Listed Building – Grade II*
- Official name: Market Hall
- Designated: 22 December 1958
- Reference no.: 1221420

= Amersham Market Hall =

Municipal building in Amersham, Buckinghamshire, England

Amersham Market Hall, formerly known as Amersham Town Hall, is a municipal building in the High Street in Amersham, Buckinghamshire, England. The structure is a Grade II* listed building.

==History==
The town received a royal charter, allowing it to hold markets, from King John in 1200. For several centuries the market took the form of a series of stalls in an area which extended from the High Street in the west to Broadway in the east until a medieval market hall was erected in Broadway in the early 17th century. A series of seditious papers were posted in the building in 1653. After the old structure became dilapidated, the local member of parliament, Sir William Drake, who lived at Shardeloes, decided to construct a more substantial market building for the benefit of the town: the site he selected was in the High Street, to the west of the original building.

The new building was designed in the neoclassical style, built in red brick with stone dressings and was completed in 1682. It was arcaded on the ground floor so that markets could be held, with an assembly room on the first floor. The design involved a symmetrical main frontage with six bays facing onto the south side of the High Street: this elevation featured a row of casement windows on the first floor with a coat of arms of the Drake family in the centre. There were quoins at the corners, a modillioned cornice at roof level and an octagonal wooden cupola above. An inscription stated that the bell in the cupola was manufactured by a Christopher Hudson. A village lock-up for petty criminals was installed in the north-east corner of the building at an early stage, a water pump was erected in 1785 and a horse-drawn fire station was installed in the arcaded area in the late 19th century. Trade guild meetings, school classes, magistrates' court hearings and political meetings were all held in the assembly room.

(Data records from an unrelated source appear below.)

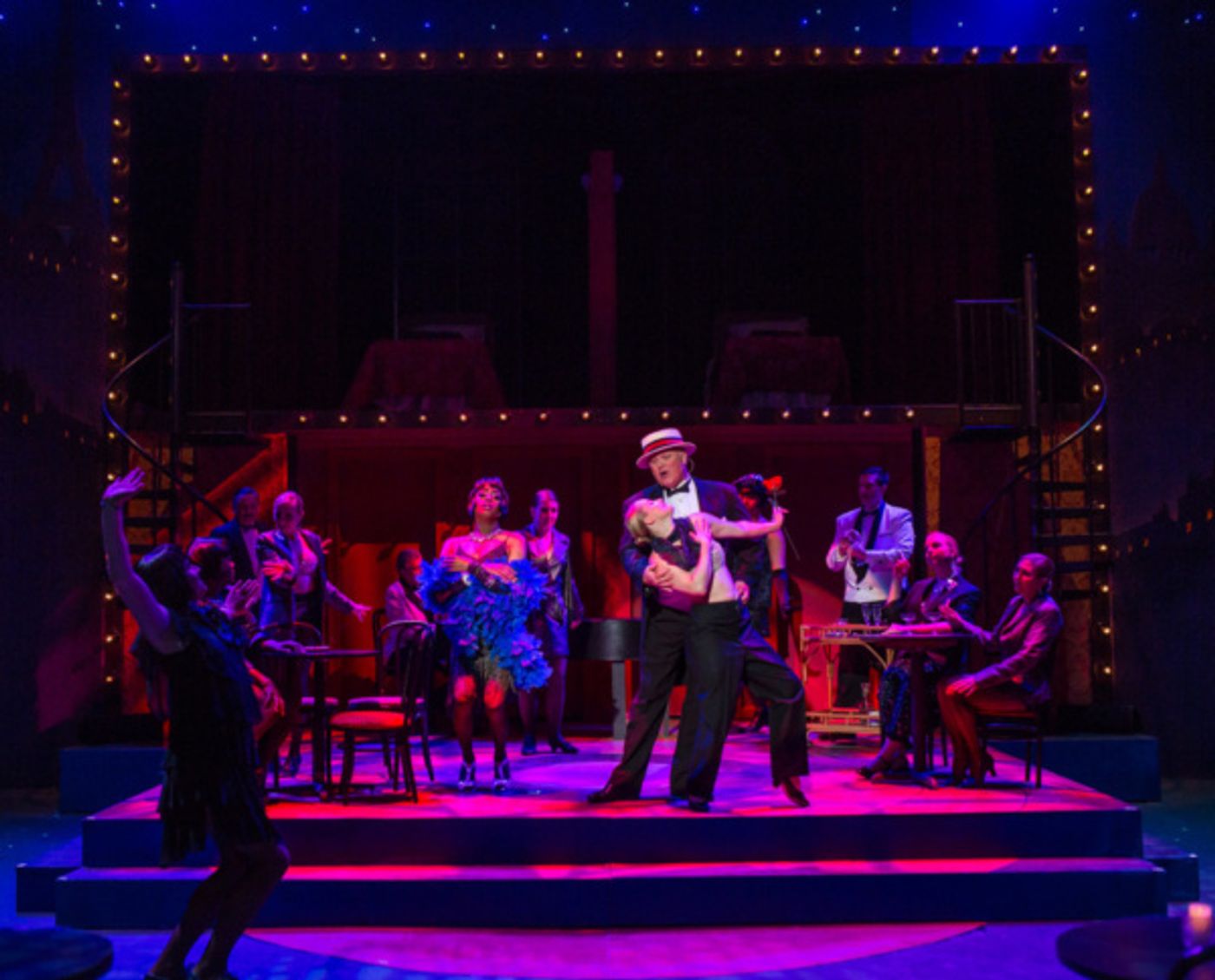 Photo Flash: First Look at VICTOR/VICTORIA at Revival Theatre Company Photo Flash: First Look at VICTOR/VICTORIA at Revival Theatre Company Image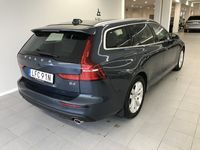 begagnad Volvo V60 B4 B4 Diesel Momentum Advanced SE 2021 Blå
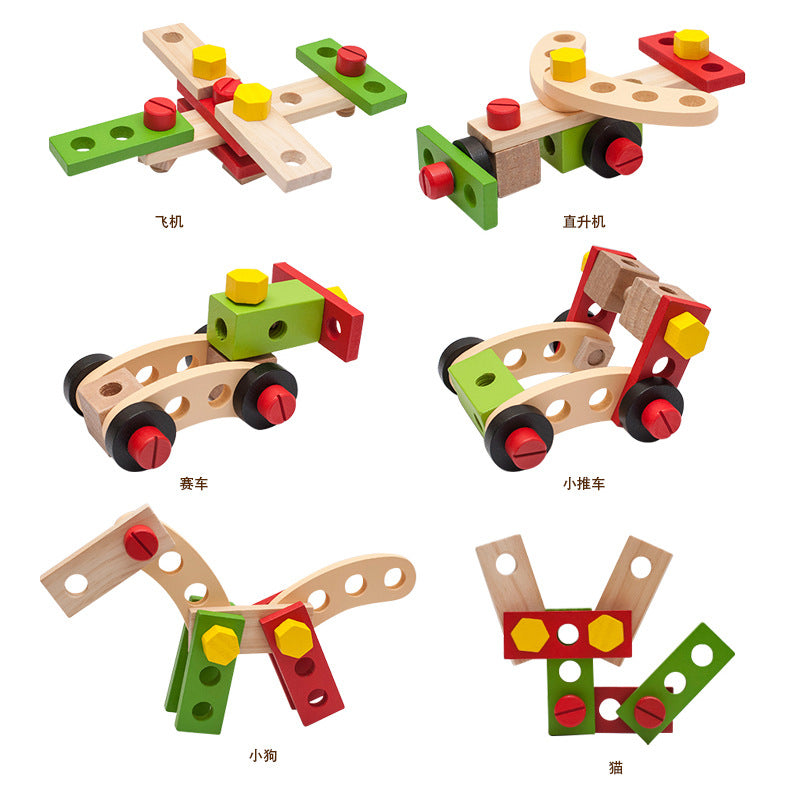 Diversión DIY – Juego de Caja de Herramientas
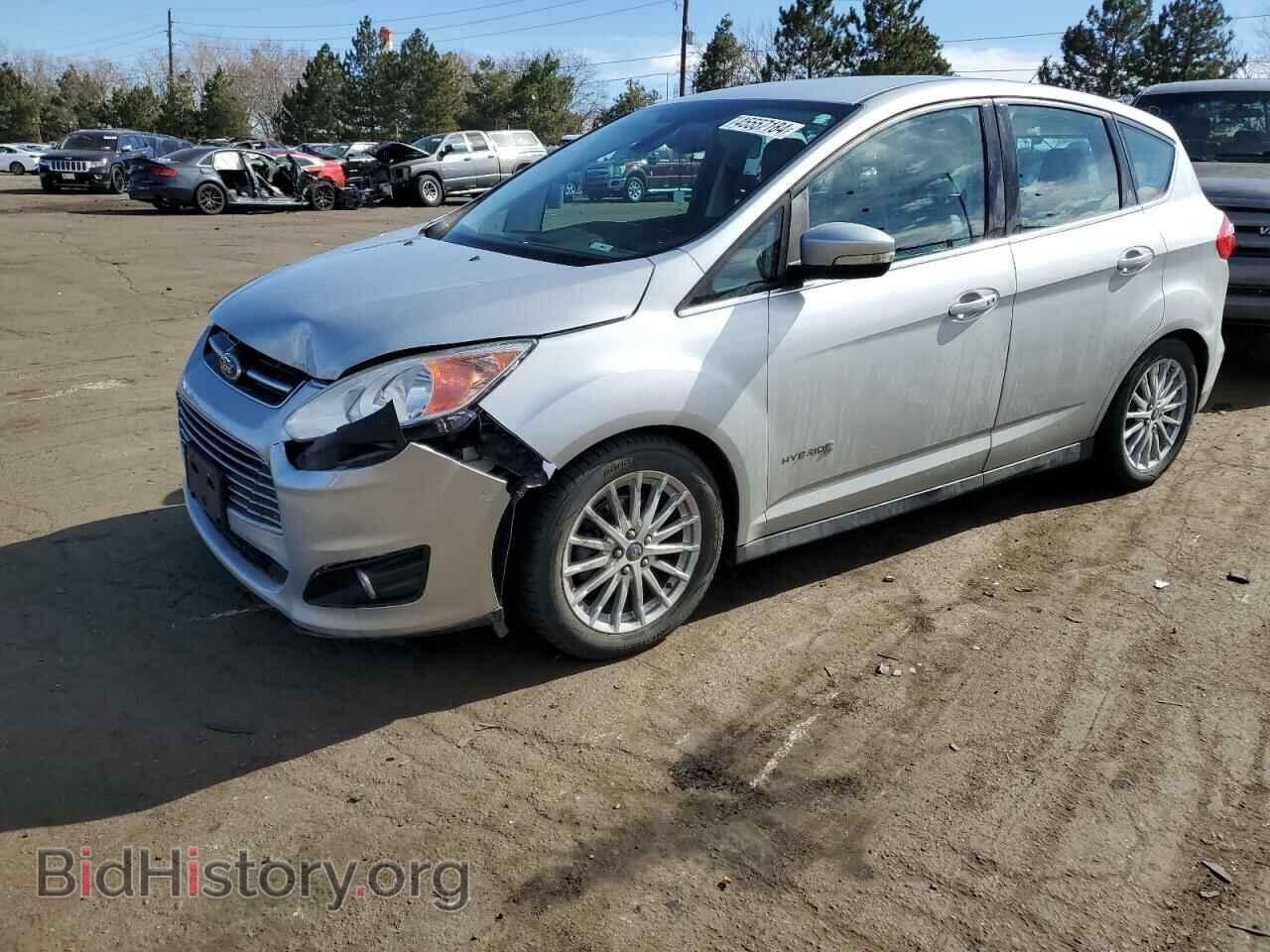 Фотография 1FADP5BUXDL545613 - FORD CMAX 2013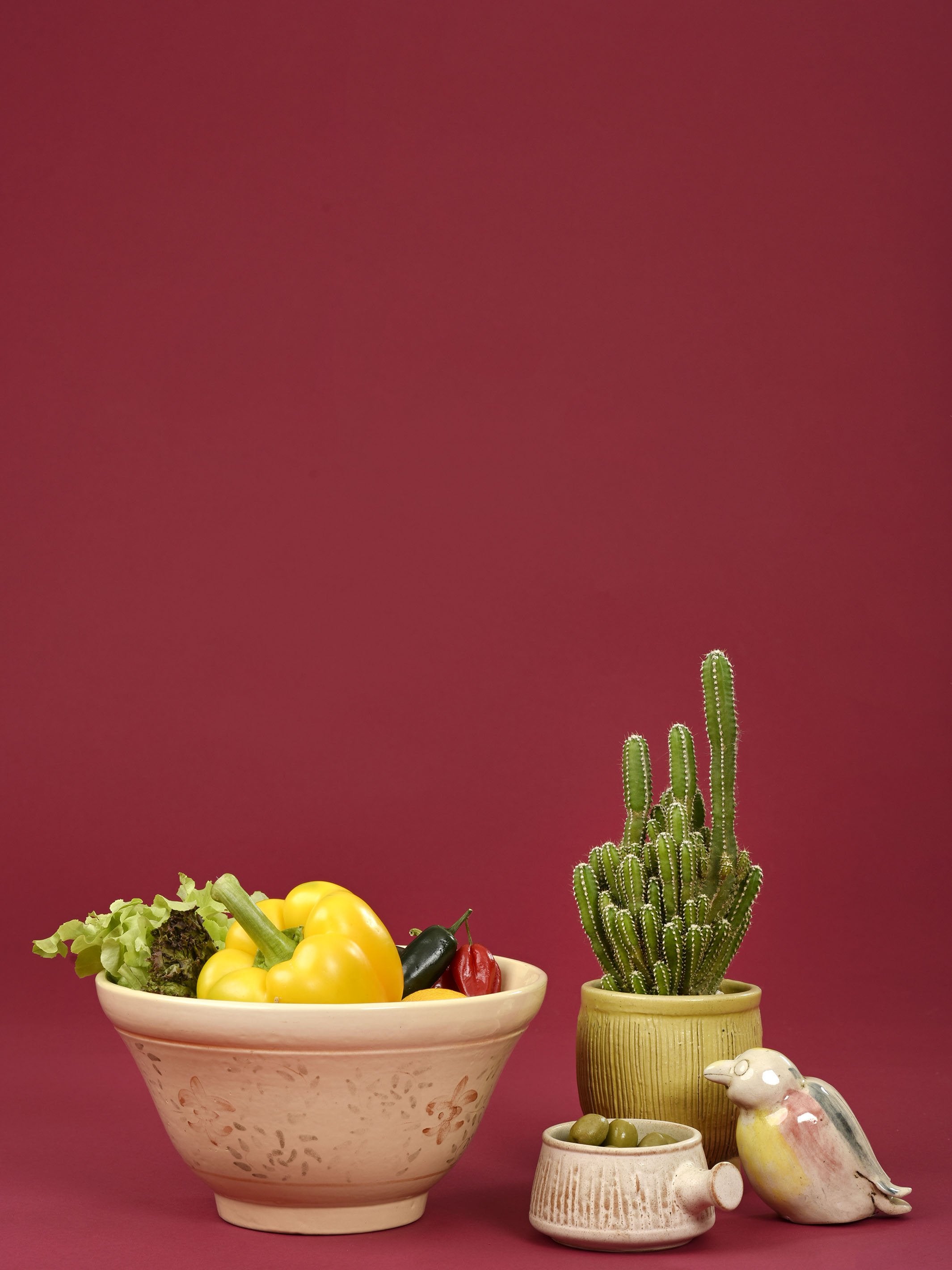 Venetian Ceramic Bowl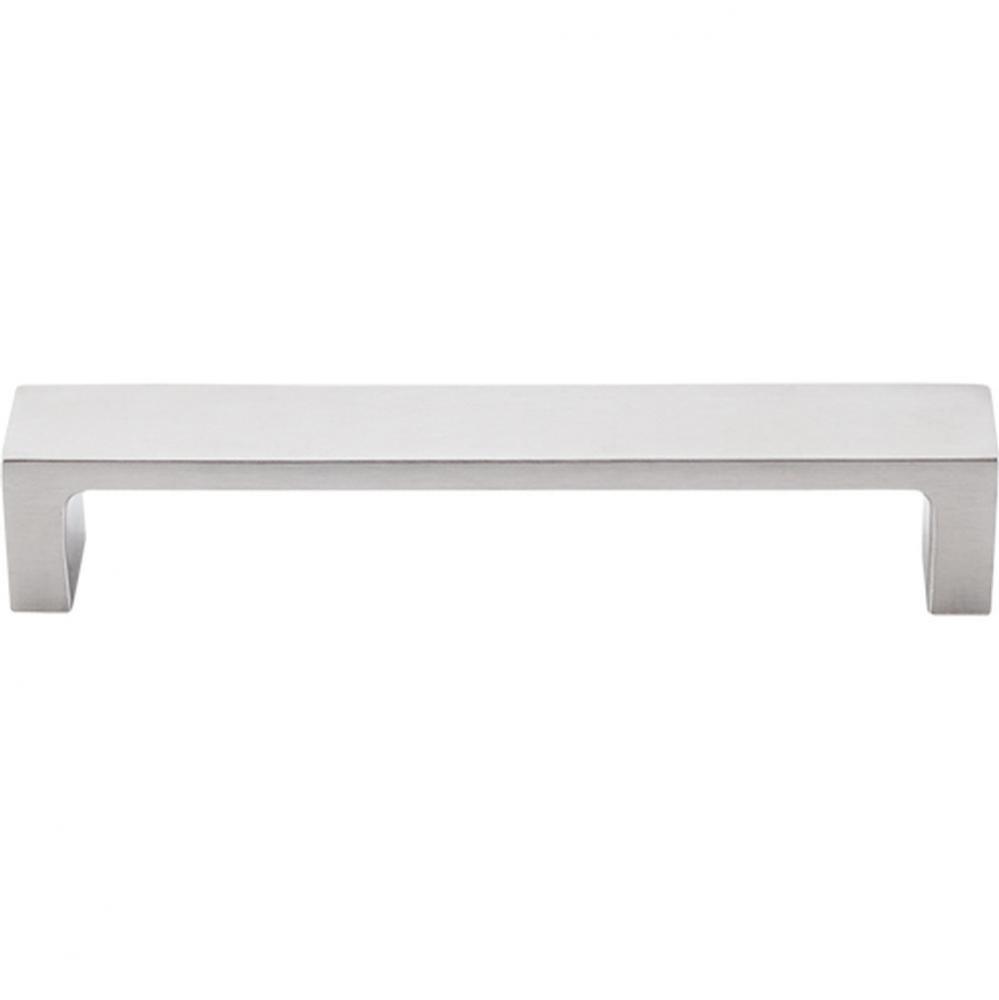Modern Metro Pull 5 Inch (c-c) Brushed Stainless Steel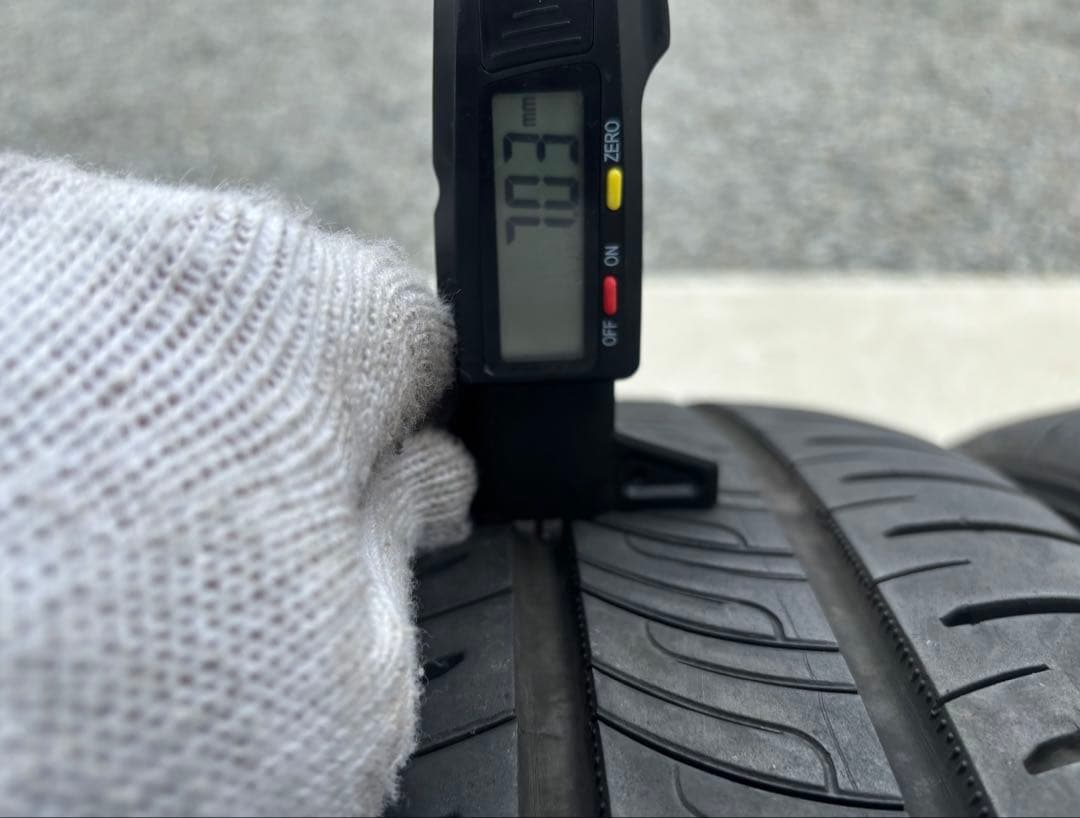 ハイト系に バリ山 ほぼ23年製 エナセーブ RV505 165/55r15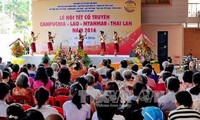 Lễ hội Tết cổ truyền Campuchia - Lào - Myanmar - Thái Lan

When parish and district councils were established under the Local Government Act 1894, the building became the meeting place for Amersham Parish Council, with the council's first meeting being held there on 4 January 1895. At this time the building was known as "Town Hall". The building was restored in 1911 at the expense of the then lord of the manor, William Wykeham Tyrrwhitt-Drake, and a plaque, bearing the inscription "Restored 1911 W. W. T. D." was installed below the coat of arms on the High Street elevation.

It was used as a recruiting station for Kitchener's Army at the start of the First World War. Amersham Police Court was held in the building until 1934.

The building was used by the BBC as a filming location for its comedy series, Cuckoo, in 2013.